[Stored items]
.....

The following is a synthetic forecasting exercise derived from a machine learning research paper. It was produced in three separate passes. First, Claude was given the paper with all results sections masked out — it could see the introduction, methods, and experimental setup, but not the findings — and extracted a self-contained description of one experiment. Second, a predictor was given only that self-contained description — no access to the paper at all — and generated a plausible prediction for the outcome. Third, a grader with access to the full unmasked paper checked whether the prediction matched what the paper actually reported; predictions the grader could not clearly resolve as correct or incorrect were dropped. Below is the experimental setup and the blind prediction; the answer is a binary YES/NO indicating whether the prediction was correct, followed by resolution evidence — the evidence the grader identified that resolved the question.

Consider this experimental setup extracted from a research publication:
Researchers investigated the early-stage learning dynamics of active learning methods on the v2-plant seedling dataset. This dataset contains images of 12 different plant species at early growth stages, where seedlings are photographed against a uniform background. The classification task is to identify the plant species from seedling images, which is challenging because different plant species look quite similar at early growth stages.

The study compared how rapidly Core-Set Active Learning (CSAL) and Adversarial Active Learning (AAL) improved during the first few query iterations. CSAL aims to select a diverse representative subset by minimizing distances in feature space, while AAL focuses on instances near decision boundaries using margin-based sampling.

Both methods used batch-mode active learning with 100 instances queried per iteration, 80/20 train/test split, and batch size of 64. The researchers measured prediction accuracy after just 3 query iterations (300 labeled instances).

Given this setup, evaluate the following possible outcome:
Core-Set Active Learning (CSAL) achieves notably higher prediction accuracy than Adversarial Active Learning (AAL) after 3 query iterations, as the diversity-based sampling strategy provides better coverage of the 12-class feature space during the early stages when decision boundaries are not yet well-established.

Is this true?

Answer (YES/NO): NO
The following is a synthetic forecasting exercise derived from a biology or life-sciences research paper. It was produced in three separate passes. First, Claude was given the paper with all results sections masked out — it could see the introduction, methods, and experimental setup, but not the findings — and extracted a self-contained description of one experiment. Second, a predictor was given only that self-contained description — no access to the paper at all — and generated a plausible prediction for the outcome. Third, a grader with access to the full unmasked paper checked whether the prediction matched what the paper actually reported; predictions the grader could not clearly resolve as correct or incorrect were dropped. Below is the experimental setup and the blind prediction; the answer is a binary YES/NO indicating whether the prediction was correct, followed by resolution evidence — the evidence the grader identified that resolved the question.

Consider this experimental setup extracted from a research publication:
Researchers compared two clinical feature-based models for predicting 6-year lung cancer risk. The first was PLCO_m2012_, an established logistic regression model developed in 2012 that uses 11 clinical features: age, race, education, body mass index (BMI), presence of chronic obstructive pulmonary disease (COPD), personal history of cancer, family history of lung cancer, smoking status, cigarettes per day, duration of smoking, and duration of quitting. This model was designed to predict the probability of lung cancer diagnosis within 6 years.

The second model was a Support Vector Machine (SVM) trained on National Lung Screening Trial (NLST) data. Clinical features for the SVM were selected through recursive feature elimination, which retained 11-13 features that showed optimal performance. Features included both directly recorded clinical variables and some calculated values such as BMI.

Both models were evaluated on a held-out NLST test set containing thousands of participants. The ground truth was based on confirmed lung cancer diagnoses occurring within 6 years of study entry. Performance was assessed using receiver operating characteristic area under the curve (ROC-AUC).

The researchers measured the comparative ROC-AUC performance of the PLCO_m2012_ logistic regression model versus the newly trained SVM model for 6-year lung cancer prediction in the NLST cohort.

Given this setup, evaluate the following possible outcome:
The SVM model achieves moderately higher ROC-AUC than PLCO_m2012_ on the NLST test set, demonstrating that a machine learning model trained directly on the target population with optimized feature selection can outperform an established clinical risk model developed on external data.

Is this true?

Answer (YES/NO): NO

.....

# Work to be completed
Every record above is to be transcribed exactly.

# Solution to this problem
The following is a synthetic forecasting exercise derived from a machine learning research paper. It was produced in three separate passes. First, Claude was given the paper with all results sections masked out — it could see the introduction, methods, and experimental setup, but not the findings — and extracted a self-contained description of one experiment. Second, a predictor was given only that self-contained description — no access to the paper at all — and generated a plausible prediction for the outcome. Third, a grader with access to the full unmasked paper checked whether the prediction matched what the paper actually reported; predictions the grader could not clearly resolve as correct or incorrect were dropped. Below is the experimental setup and the blind prediction; the answer is a binary YES/NO indicating whether the prediction was correct, followed by resolution evidence — the evidence the grader identified that resolved the question.

Consider this experimental setup extracted from a research publication:
Researchers investigated the early-stage learning dynamics of active learning methods on the v2-plant seedling dataset. This dataset contains images of 12 different plant species at early growth stages, where seedlings are photographed against a uniform background. The classification task is to identify the plant species from seedling images, which is challenging because different plant species look quite similar at early growth stages.

The study compared how rapidly Core-Set Active Learning (CSAL) and Adversarial Active Learning (AAL) improved during the first few query iterations. CSAL aims to select a diverse representative subset by minimizing distances in feature space, while AAL focuses on instances near decision boundaries using margin-based sampling.

Both methods used batch-mode active learning with 100 instances queried per iteration, 80/20 train/test split, and batch size of 64. The researchers measured prediction accuracy after just 3 query iterations (300 labeled instances).

Given this setup, evaluate the following possible outcome:
Core-Set Active Learning (CSAL) achieves notably higher prediction accuracy than Adversarial Active Learning (AAL) after 3 query iterations, as the diversity-based sampling strategy provides better coverage of the 12-class feature space during the early stages when decision boundaries are not yet well-established.

Is this true?

Answer (YES/NO): NO
The following is a synthetic forecasting exercise derived from a biology or life-sciences research paper. It was produced in three separate passes. First, Claude was given the paper with all results sections masked out — it could see the introduction, methods, and experimental setup, but not the findings — and extracted a self-contained description of one experiment. Second, a predictor was given only that self-contained description — no access to the paper at all — and generated a plausible prediction for the outcome. Third, a grader with access to the full unmasked paper checked whether the prediction matched what the paper actually reported; predictions the grader could not clearly resolve as correct or incorrect were dropped. Below is the experimental setup and the blind prediction; the answer is a binary YES/NO indicating whether the prediction was correct, followed by resolution evidence — the evidence the grader identified that resolved the question.

Consider this experimental setup extracted from a research publication:
Researchers compared two clinical feature-based models for predicting 6-year lung cancer risk. The first was PLCO_m2012_, an established logistic regression model developed in 2012 that uses 11 clinical features: age, race, education, body mass index (BMI), presence of chronic obstructive pulmonary disease (COPD), personal history of cancer, family history of lung cancer, smoking status, cigarettes per day, duration of smoking, and duration of quitting. This model was designed to predict the probability of lung cancer diagnosis within 6 years.

The second model was a Support Vector Machine (SVM) trained on National Lung Screening Trial (NLST) data. Clinical features for the SVM were selected through recursive feature elimination, which retained 11-13 features that showed optimal performance. Features included both directly recorded clinical variables and some calculated values such as BMI.

Both models were evaluated on a held-out NLST test set containing thousands of participants. The ground truth was based on confirmed lung cancer diagnoses occurring within 6 years of study entry. Performance was assessed using receiver operating characteristic area under the curve (ROC-AUC).

The researchers measured the comparative ROC-AUC performance of the PLCO_m2012_ logistic regression model versus the newly trained SVM model for 6-year lung cancer prediction in the NLST cohort.

Given this setup, evaluate the following possible outcome:
The SVM model achieves moderately higher ROC-AUC than PLCO_m2012_ on the NLST test set, demonstrating that a machine learning model trained directly on the target population with optimized feature selection can outperform an established clinical risk model developed on external data.

Is this true?

Answer (YES/NO): NO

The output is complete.